Im Zeitgenössischen Zirkus greifen traditionelle Zirkusdisziplinen wie zum Beispiel Akrobatik, Tanz, Musik, mit Performance Art und den Medienkünsten ineinander. Sie überschreiten deren Grenzen, verschmelzen mit- oder distanzieren sich voneinander. Eine neu geschaffene Kunstform, die aus dem klassischen Zirkus hervorgegangen ist. Die Artist:innen entwickeln neue Ausdrucksmittel und -wege, die visuell und nonverbal in ein dramaturgisch-ästhetisches Gesamtkonzept eingebettet sind. Sie erzählen von ihren Gefühlen, fügen biografische Elemente ein und entwickeln ihre Geschichte, die sie kunstvoll vor dem Publikum entfalten.

Eine neue Kunstform? Der Zeitgenössische Zirkus reift zur eigenständigen Kunstform heran, die mit Innovationen überrascht und jedes Mal anders fasziniert. Aus der Tradition heraus entspringt permanent Neues, Unvorhersehbares, forschend und nicht enden wollend. Aus dem klassischen Zirkuszelt heraus, sich neue Räume erschließend, das Unmögliche möglich machend. In der fortlaufend experimentellen Auseinandersetzung mit anderen Kunstformen ist er auch der Zirkus der Zukunft.

Wie ist der Zeitgenössische Zirkus entstanden? Der Neue Zirkus, der im späten 20. Jahrhundert aus den Ursprüngen des traditionellen Zirkus entstanden ist, hat seine Anfänge in Frankreich als Cirque Nouveau, Nouveau Cirque genommen und sich in den letzten Jahrzehnten zum Zeitgenössischen Zirkus Cirque Contemporain entwickelt. Auf der Basis traditioneller Zirkuskunst setzt der Zeitgenössische Zirkus unter anderem theatralische und akrobatische Formen in der Live-Performance professionell ausgebildeter Artisten ein. Diese spartenübergreifende Zirkuskunst hat sich zu einer individuellen Ausdrucksform der Künstler:innen entwickelt, deren Vielfalt heute charakteristisch für dieses Genre ist.
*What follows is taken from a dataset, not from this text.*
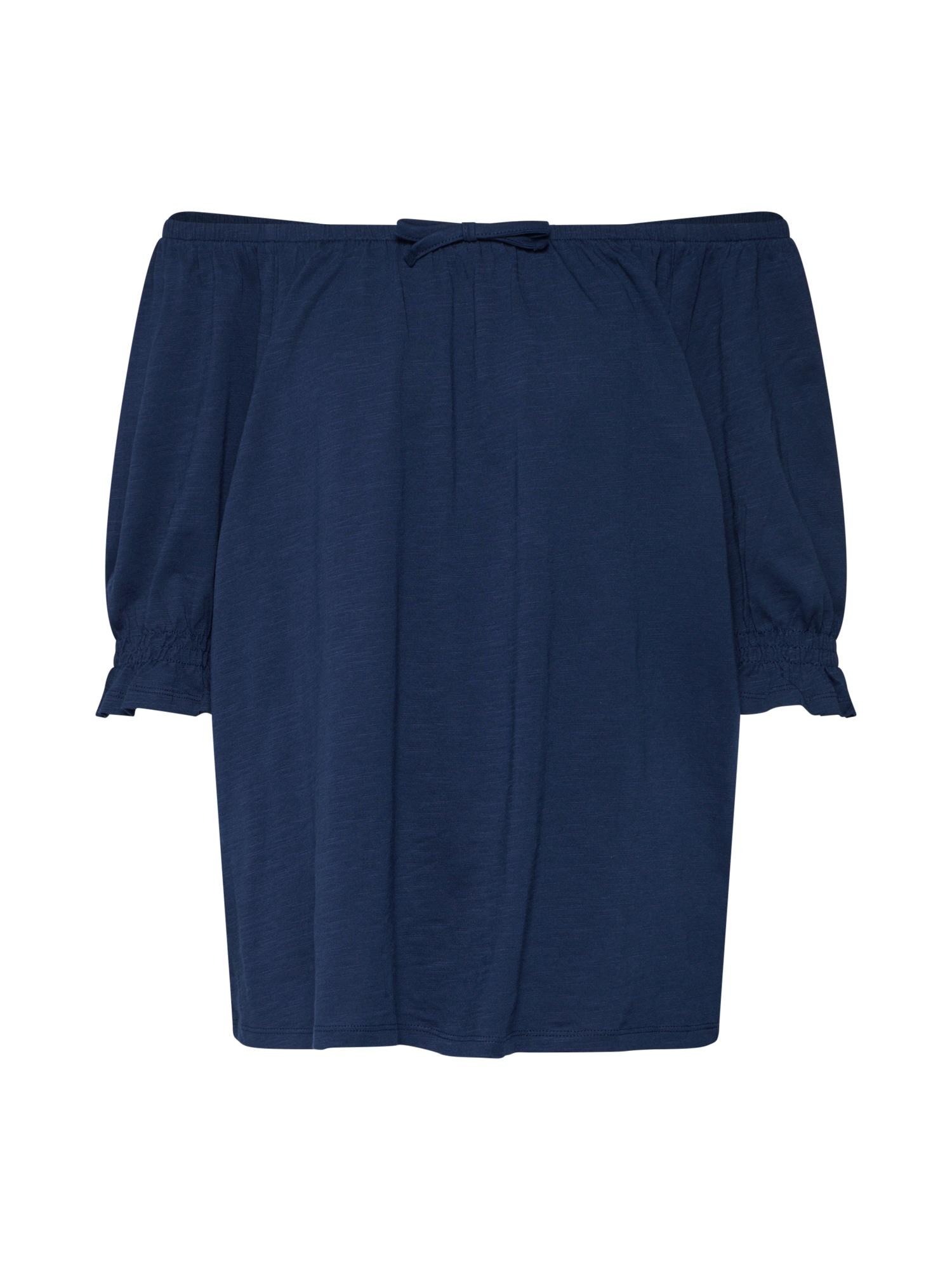 Tričko OCS Carmen T námořnická modř ESPRIT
Der Zeitgenössische Zirkus ist in Deutschland erst noch in den Anfängen. Immer mehr kreative Künstler:innen entdecken und schätzen die Gestaltungsmöglichkeiten in der Darstellung und Performance der neuartigen Zirkuskunst.
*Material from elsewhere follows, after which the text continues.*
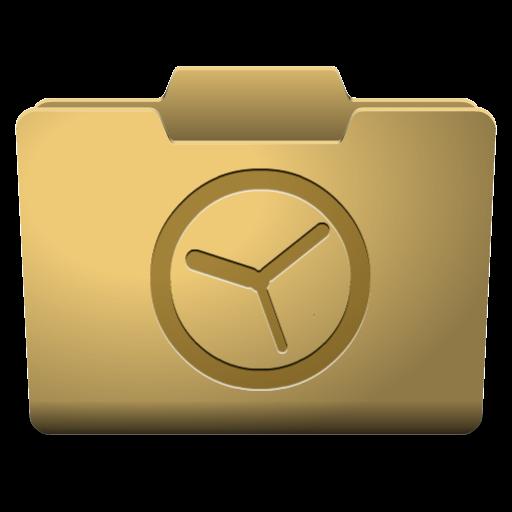 Yellow History Icon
Wer sind die Artist:innen? Die Performer sind Menschen, die im künstlerischen Element ihr Herz sprechen lassen. Das Gesamtmoment der stark ausgeprägten körperlichen und visuellen Sprache der Künstler:innen hat eine fesselnde emotionale Strahlkraft und Lebendigkeit, die nicht nur unterhält, sondern zutiefst sinnlich erfahrbar und berührend ist.

Die Künstler:innen haben ihren Ursprung in unterschiedlichen Genres und verschmelzen zum Gestalter und Bindeglied zugleich im Gesamtkunstwerk. Dabei bedienen sie sich der verschiedenen Zirkuskünste mit unterschiedlichen Schwerpunkten. Die Künstler:innen verfügen über eine individuelle Formensprache, die sich in der Gesamtästhetik und im Story-Telling des Auftritts zeigt. Somit ist das Spektrum der Darstellungsperformance und der -formate schier unerschöpflich.

Der Vorhang fällt – das Licht erstrahlt! Die Reise endet hier. Unsere Herzen kehren zurück auf unsere Plätze; beschwingt von der Musik der aufeinanderschlagenden Hände, die den Künstler aus der Manege hinausbegleiten.

Bis zum nächsten Mal im Zeitgenössischen Zirkus.